Friday, June 6

Auto stocks in India rose sharply on June 6, 2025, after the Reserve Bank of India’s unexpected 50 basis points repo rate cut. Ashok Leyland, Hero MotoCorp, and Samvardhana Motherson were among the key gainers, supported by expectations of stronger demand from lower lending rates.


Shares of leading Indian auto companies saw a sharp rise on June 6 after the Reserve Bank of India (RBI) surprised the market with a 50 basis point cut in the repo rate during its monetary policy announcement.

Among the key gainers were Ashok Leyland, a commercial vehicle manufacturer based in Chennai, Hero MotoCorp Ltd, India’s largest two-wheeler company, and Samvardhana Motherson International Ltd, a global auto components supplier headquartered in Noida, Uttar Pradesh.

The unexpected move by the Reserve Bank of India (RBI) also included a 100 basis points cut in the Cash Reserve Ratio (CRR), which is likely to inject more liquidity into the banking system. The resulting drop in lending rates is expected to boost consumer demand for passenger vehicles, two-wheelers, and tractors — all rate-sensitive categories.

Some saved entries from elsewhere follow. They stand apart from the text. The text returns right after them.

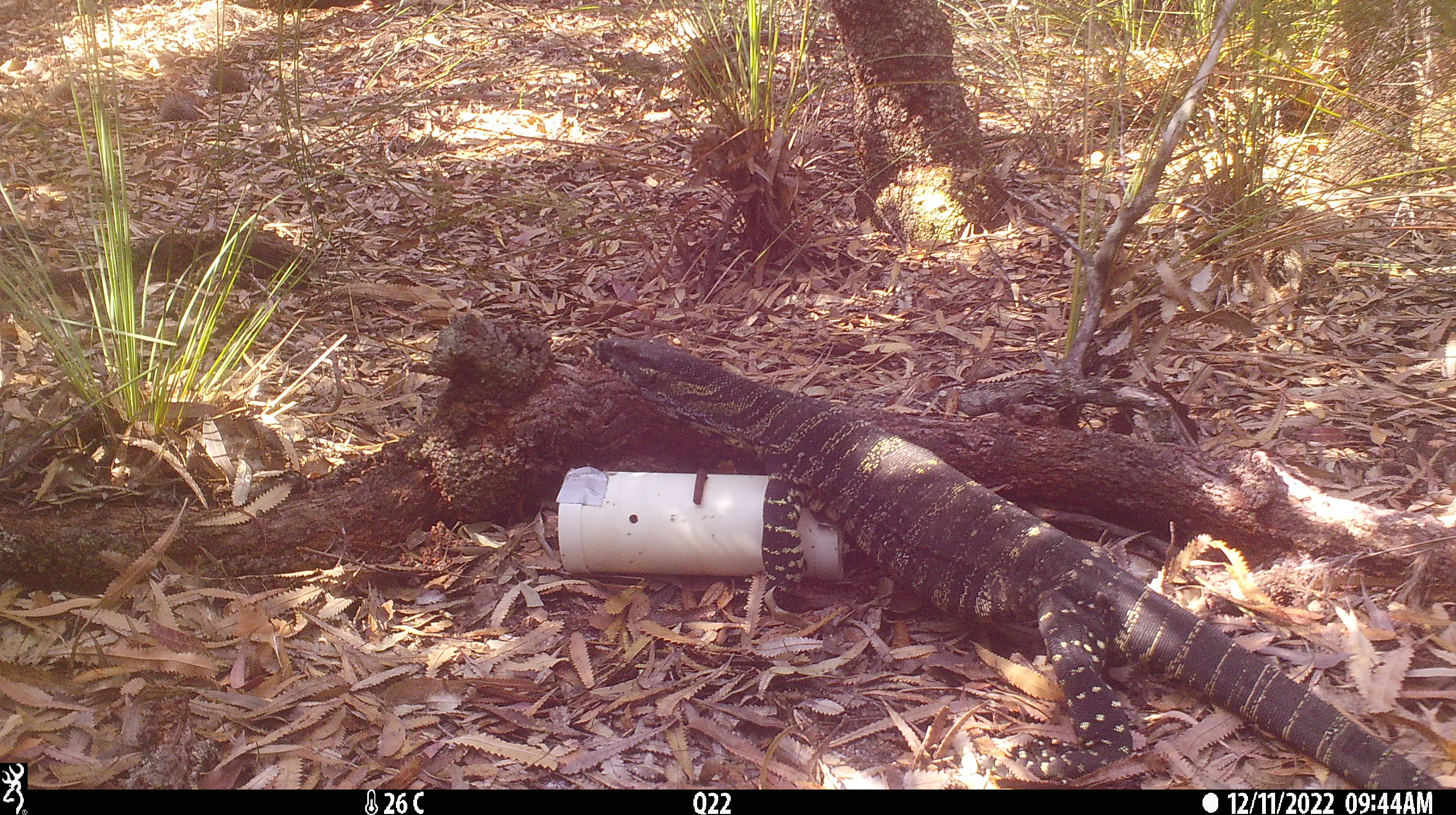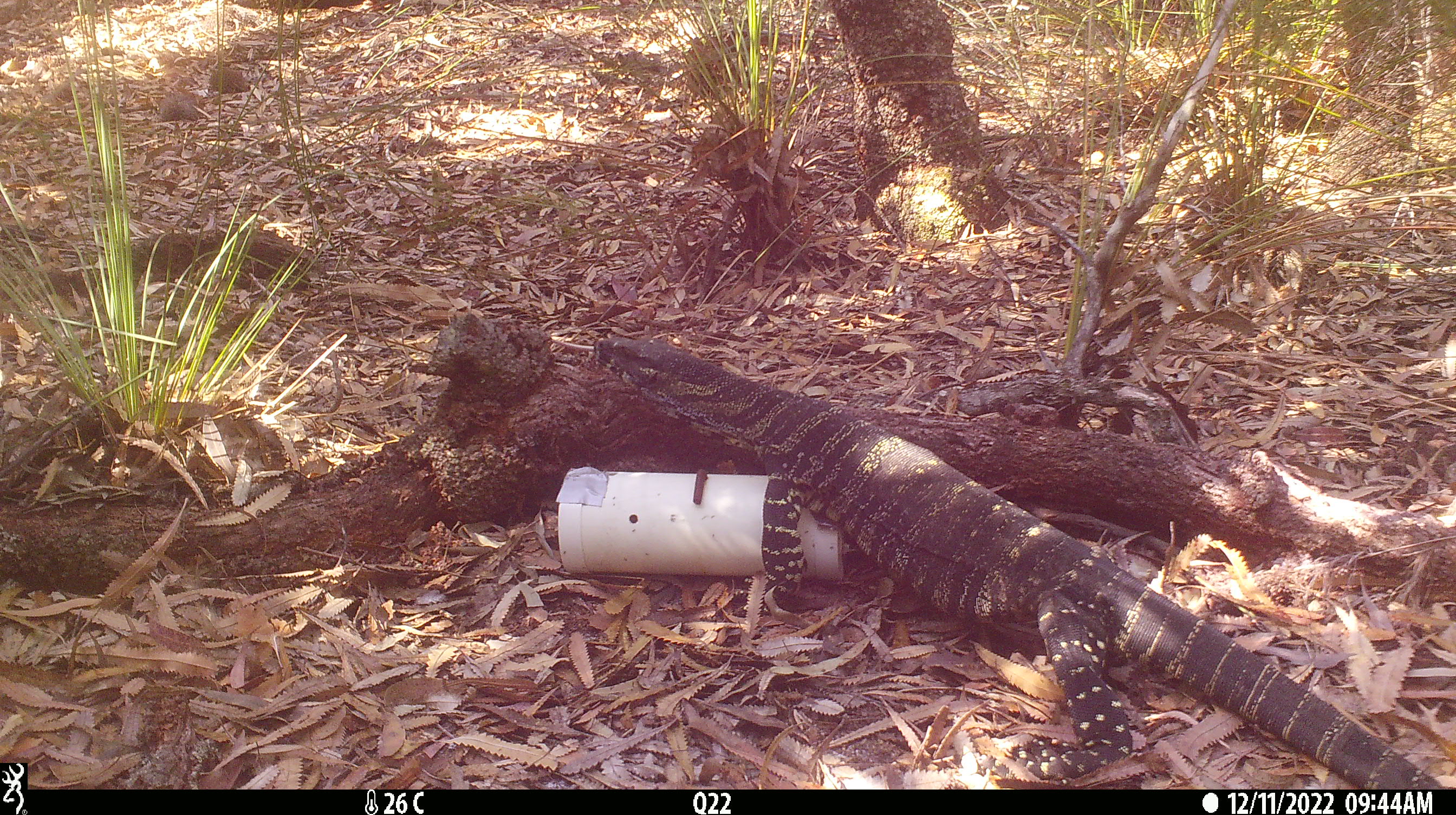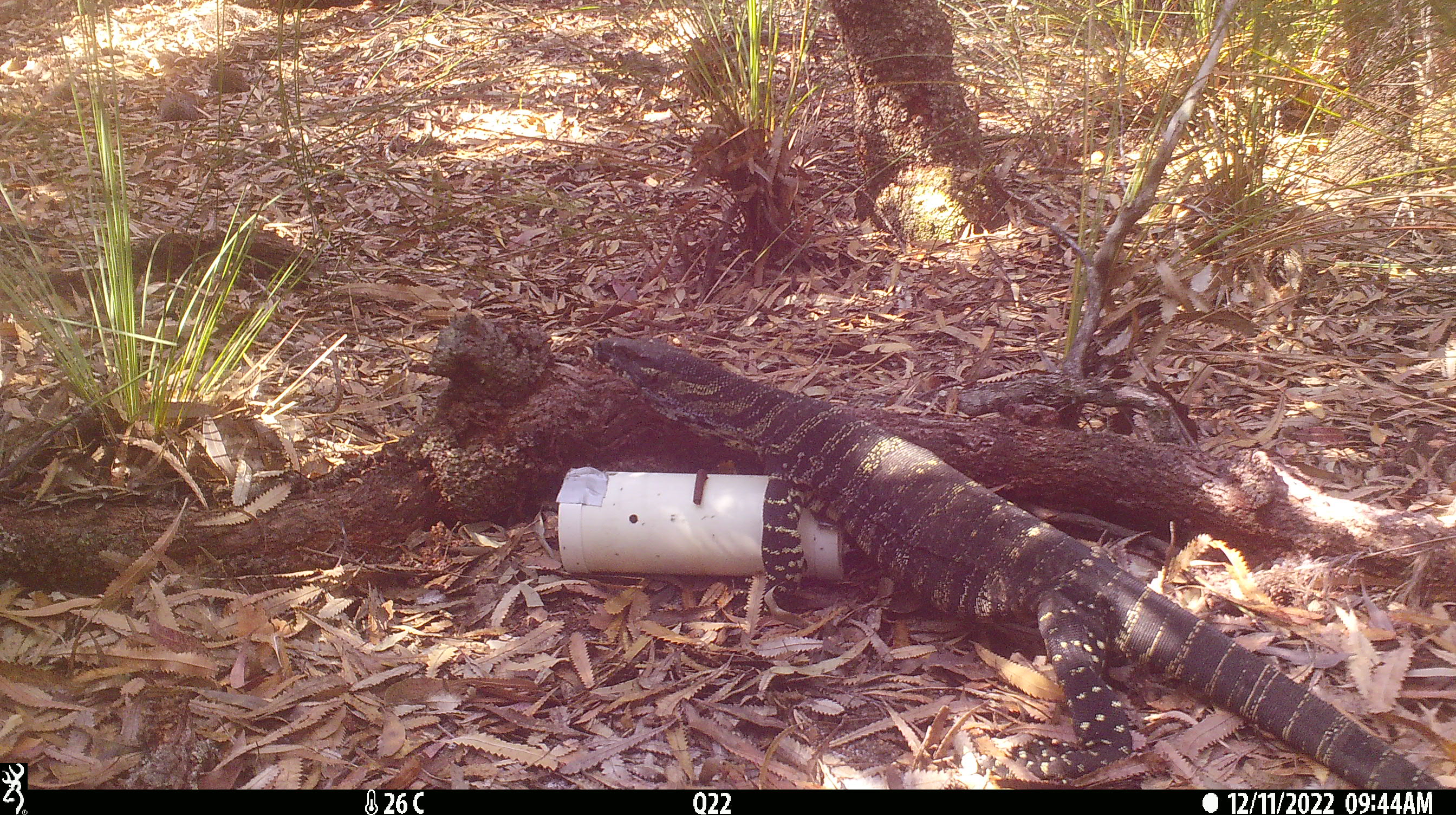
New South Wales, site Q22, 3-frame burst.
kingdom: Animalia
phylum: Chordata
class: Reptilia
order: Squamata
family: Varanidae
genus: Varanus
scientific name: Varanus varius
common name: lace monitor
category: goanna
Goanna (lace monitor) (Varanus varius).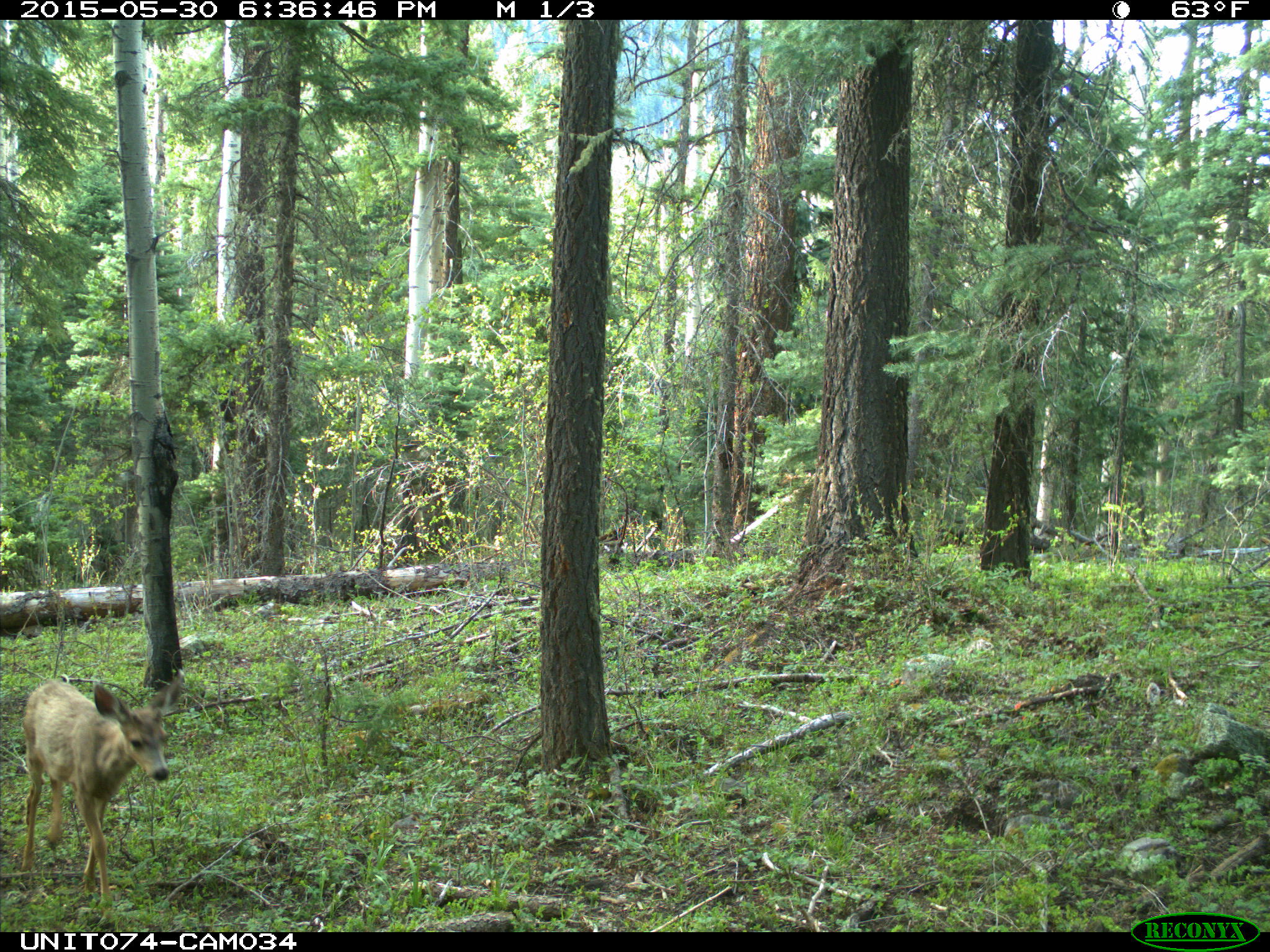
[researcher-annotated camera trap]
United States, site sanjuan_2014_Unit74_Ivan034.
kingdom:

The Nifty Auto index reflected the optimism by rising around 1.6% in early trade. Ashok Leyland shares climbed nearly 4%, while Hero MotoCorp and Maruti Suzuki India Ltd gained between 2% and 3%. Balkrishna Industries Ltd, Bajaj Auto Ltd, TVS Motor Company, Eicher Motors Ltd, and Bharat Forge Ltd also registered solid gains of 1% or more.

The central bank’s measures are being seen as a positive trigger for the auto industry, which had been experiencing moderate demand and cautious lending trends over the past quarters.